Cities Sidestep Property Rights With This One Trick

The world needs creative problem solvers. But small-business owner Jeremy Sark was not impressed when city officials in Mauldin, S.C. used out-of-the-box thinking to sidestep the state constitution and jeopardize his livelihood.

People have a right to use their property in safe, reasonable ways. And if the government wants to revoke that freedom, it must meet two conditions: It must ensure that the interference serves a public use, and it must provide just compensation before destroying someone’s business. Yet Mauldin plans to shut down Sark’s U-Haul rental franchise, which opened in 2013, without honoring either constitutional protection.

Instead of compensating Sark through eminent domain or following other normal procedures, the city simply declared his business illegal with a gimmick called “amortization.” The scheme is basically retroactive zoning.

Normally, regulators establish rules in advance and grandfather in safe, reasonable, preexisting enterprises. But amortization flips the process upside down. It allows cities to adopt rules after the fact, and then pick and choose which businesses can stay open.

Typically, enterprises marked for elimination get a grace period to prepare for the setback. Governments claim the delayed enforcement counts as compensation. But even in slow-motion, the hit does permanent damage once it arrives.

Entrepreneurs who launch and grow legitimate businesses suddenly find themselves out of bounds. They follow the rules, but the rules change. It’s like moving the goalposts after a kicker attempts a field goal. Or redefining words after a debater sits down. Or altering documents after a notary public stamps them.

One day a business is legal, and the next day it is not. And all the owner can do is watch the clock wind down.

Trouble started for Sark and his general manager, Marie Dougherty, in 2021, when Mauldin amended its zoning laws as part of a grand plan to transform the downtown area. The city grandfathered in every existing business except truck rental businesses because a private developer once complained that U-Hauls are ugly. Officials did not care that they had been through at least eight developers in failed revitalization attempts over the previous decade. They were convinced that eliminating U-Hauls would finally do the trick.

Sark and Dougherty can keep operating their main business, an auto repair shop called Sark’s Automotive. But they must close or relocate the truck rental business, which complements the shop and helps attract customers there. The lost revenue will force them to lay off one or two employees.

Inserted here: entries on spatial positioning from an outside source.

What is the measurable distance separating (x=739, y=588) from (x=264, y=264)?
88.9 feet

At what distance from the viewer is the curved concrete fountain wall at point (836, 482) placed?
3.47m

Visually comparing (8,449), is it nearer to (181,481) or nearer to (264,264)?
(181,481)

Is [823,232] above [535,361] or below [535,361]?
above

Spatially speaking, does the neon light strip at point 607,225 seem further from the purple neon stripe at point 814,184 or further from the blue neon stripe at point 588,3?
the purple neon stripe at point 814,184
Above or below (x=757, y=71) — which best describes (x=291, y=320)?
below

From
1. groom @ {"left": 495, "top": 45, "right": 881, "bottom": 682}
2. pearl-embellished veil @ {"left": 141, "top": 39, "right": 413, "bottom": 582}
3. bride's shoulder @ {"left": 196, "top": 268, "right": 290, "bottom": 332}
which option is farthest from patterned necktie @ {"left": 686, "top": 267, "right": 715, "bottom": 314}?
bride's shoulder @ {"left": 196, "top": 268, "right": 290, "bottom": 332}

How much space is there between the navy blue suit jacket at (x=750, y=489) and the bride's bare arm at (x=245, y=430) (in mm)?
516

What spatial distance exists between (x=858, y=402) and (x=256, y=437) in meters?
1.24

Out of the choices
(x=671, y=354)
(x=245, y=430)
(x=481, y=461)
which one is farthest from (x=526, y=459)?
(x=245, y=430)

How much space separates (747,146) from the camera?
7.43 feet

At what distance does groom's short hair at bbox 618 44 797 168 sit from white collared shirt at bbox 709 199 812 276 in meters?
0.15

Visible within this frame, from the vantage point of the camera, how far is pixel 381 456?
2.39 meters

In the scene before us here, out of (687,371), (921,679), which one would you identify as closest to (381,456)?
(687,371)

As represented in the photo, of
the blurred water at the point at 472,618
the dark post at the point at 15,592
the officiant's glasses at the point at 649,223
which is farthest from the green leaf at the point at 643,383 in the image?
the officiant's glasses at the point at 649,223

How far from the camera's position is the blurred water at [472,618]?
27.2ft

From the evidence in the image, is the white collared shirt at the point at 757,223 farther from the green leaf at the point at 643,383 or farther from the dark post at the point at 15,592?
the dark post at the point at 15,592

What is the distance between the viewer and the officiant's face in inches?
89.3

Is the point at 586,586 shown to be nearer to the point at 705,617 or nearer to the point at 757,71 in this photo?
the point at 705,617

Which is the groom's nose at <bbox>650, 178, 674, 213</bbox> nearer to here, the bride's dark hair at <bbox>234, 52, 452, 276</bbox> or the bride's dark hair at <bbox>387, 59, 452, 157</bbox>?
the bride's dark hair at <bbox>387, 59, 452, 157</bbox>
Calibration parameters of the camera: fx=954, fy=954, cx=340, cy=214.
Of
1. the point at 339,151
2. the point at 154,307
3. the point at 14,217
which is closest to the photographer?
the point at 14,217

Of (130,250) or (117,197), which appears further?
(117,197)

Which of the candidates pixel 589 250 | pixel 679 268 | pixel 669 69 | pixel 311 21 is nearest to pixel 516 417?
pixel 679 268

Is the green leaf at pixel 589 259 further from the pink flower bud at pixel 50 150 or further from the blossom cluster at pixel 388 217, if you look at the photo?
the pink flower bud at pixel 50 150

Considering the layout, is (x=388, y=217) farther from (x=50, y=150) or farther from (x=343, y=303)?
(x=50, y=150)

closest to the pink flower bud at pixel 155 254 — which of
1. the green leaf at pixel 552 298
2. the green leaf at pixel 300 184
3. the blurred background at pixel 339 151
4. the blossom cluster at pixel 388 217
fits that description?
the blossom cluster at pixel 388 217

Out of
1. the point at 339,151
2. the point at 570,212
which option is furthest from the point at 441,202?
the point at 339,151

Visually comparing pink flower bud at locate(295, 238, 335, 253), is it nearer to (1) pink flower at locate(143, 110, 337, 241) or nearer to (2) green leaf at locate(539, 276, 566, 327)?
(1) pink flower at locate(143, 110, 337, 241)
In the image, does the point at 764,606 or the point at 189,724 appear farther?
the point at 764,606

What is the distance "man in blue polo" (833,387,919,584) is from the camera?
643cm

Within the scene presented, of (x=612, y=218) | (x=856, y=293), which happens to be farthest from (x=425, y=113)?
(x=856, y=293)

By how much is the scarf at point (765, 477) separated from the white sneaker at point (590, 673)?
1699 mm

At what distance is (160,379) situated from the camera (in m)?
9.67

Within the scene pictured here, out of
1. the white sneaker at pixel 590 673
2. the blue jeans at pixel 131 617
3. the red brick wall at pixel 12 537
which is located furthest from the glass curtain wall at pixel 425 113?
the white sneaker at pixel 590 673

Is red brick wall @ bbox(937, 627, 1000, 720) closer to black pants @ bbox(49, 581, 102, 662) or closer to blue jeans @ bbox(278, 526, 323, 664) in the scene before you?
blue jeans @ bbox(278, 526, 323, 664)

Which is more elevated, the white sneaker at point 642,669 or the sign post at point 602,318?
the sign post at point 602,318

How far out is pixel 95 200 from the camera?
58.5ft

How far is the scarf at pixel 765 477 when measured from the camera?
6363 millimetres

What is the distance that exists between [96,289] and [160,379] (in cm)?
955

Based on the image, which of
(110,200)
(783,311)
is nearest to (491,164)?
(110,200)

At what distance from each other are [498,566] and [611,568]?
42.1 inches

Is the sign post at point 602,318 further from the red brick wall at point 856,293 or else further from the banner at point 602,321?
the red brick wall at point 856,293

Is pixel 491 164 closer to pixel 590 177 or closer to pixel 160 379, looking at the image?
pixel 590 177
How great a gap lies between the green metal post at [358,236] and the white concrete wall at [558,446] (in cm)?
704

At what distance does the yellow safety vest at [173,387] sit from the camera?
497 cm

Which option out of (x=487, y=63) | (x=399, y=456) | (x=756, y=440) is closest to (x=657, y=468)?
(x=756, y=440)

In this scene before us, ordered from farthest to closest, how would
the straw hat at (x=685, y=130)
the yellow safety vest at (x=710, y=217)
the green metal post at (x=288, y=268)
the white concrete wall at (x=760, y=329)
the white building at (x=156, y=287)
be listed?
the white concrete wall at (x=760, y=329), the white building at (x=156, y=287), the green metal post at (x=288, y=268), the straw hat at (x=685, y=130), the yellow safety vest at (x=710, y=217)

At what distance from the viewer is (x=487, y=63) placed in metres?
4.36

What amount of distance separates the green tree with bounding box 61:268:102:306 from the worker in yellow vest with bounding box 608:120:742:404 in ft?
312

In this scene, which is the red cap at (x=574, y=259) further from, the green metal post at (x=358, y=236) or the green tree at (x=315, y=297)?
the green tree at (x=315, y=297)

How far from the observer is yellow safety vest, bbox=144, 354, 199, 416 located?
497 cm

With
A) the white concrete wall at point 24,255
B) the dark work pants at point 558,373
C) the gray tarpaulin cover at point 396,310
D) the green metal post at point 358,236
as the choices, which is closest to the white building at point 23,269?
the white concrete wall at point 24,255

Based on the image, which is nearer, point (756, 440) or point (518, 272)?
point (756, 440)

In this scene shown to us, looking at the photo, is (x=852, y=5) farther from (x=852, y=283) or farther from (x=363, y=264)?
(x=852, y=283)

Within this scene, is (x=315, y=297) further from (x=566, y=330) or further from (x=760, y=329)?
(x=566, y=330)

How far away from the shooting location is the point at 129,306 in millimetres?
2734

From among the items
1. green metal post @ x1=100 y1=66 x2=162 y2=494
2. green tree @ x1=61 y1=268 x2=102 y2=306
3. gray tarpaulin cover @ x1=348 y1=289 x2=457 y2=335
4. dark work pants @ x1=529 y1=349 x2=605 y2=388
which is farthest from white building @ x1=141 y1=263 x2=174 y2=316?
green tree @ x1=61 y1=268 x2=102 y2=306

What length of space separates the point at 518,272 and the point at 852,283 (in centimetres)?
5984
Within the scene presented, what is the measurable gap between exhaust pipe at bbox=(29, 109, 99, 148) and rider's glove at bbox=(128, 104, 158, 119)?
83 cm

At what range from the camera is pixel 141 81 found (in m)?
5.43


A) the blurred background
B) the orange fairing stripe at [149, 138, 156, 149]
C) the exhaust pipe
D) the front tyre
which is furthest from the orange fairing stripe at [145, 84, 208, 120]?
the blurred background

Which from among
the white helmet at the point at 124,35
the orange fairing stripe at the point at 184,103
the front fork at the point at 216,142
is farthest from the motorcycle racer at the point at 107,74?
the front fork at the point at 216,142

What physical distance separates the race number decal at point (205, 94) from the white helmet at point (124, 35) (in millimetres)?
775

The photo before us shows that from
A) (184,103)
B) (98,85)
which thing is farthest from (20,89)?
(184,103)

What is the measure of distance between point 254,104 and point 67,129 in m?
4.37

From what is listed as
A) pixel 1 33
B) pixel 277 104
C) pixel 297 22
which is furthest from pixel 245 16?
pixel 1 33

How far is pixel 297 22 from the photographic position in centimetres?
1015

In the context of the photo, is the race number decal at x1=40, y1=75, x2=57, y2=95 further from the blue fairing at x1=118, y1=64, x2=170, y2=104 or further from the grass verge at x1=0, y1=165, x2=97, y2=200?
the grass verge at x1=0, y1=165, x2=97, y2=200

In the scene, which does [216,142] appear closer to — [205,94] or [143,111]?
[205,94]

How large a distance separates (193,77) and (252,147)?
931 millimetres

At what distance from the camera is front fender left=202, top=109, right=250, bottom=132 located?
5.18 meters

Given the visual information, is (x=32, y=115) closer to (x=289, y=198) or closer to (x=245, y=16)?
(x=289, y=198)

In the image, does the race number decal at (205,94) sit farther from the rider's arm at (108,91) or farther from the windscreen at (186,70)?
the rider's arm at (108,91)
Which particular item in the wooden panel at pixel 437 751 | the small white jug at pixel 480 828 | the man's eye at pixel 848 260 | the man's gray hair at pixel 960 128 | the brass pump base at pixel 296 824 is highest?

None of the disruption is necessary. Sark’s Automotive is well-maintained and well-situated among similar businesses, which all escaped the city’s wrath. On one side of Sark’s Automotive is an auto parts store, on the other side is a big box furniture store, and directly across the street is a mayonnaise manufacturing plant. Other nearby businesses include a manufactured home retailer, a swimming pool repair company, an auto paint and body shop, a tire shop, more auto parts stores, and a rental car business.

Rather than accept the selective, arbitrary, retroactive zoning, Sark fought back with a constitutional lawsuit in September 2022. Our public interest law firm, the Institute for Justice, represents him.

Unfortunately, the abuse is not isolated to Mauldin. New Orleans adopted the nation’s first amortization ordinance in 1929, and cities started reviving the strategy in recent years. Dallas was among the first to use retroactive zoning to exclude auto-related businesses in 2005. National City, Calif. started targeting auto body shops in 2006. And Wilmington, N.C. unsuccessfully tried retroactive zoning to phase out short-term vacation rentals on sites like Airbnb.

Advocates praise amortization as a “promising solution” to reduce blight and rebuild aging communities to fit their vision of beauty. Mauldin Mayor Terry Merritt says thousands of cars pass Sark’s Automotive every day, and he wants motorists to see something besides U-Hauls. “We need to clean that up,” he told a local news station.

Some people might agree. But if the goal is to fix a city’s image, attacking safe, ordinary small businesses is not the way to achieve it. Regardless of the excuses, amortization is ugly. U-Hauls look beautiful in comparison.